An exact transcription of the entries is required, with no images included.

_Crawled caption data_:
________________________________________
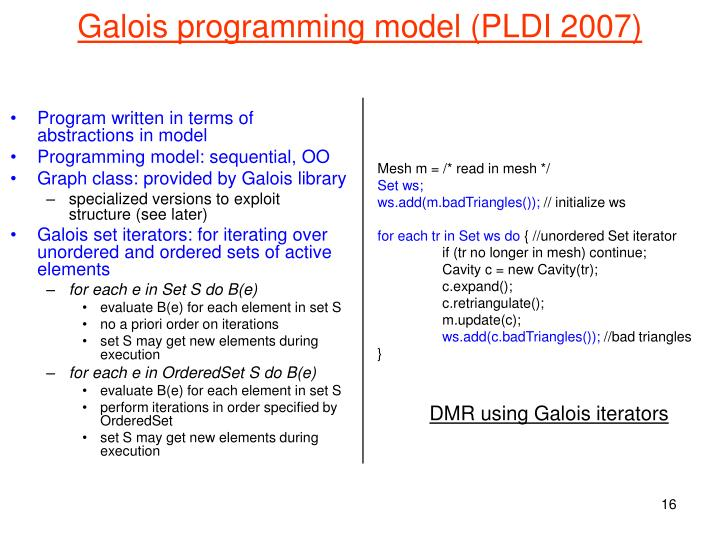 Galois programming model (PLDI 2007)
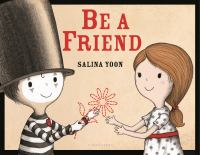 Be+a+friend by Yoon, Salina © 2016 (Added: 2/5/16)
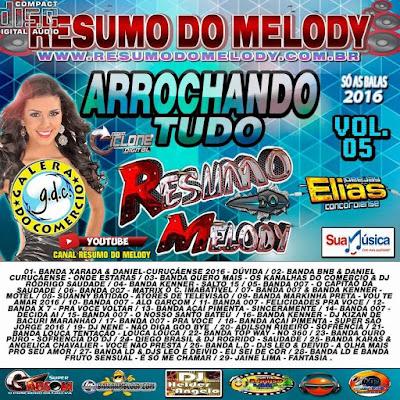 CD ARROCHANDO TUDO VOL.05 - PRODUÇÃO & MIXAGENS - RESUMO DO MELODY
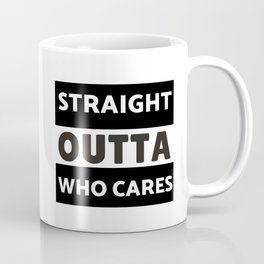 Straight Outta Who Cares Coffee Mug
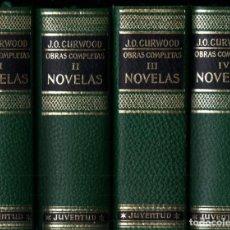Libros de segunda mano: JAMES OLIVER CURWOOD ; OBRAS COMPLETAS - 4 TOMOS (JUVENTUD, 1974) COMO NUEVOS. Lote 232463530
________________________________________
_Task result_:
 Galois programming model (PLDI 2007)
 Be+a+friend by Yoon, Salina © 2016 (Added: 2/5/16)
 CD ARROCHANDO TUDO VOL.05 - PRODUÇÃO & MIXAGENS - RESUMO DO MELODY
 Straight Outta Who Cares Coffee Mug
Libros de segunda mano: JAMES OLIVER CURWOOD ; OBRAS COMPLETAS - 4 TOMOS (JUVENTUD, 1974) COMO NUEVOS. Lote 232463530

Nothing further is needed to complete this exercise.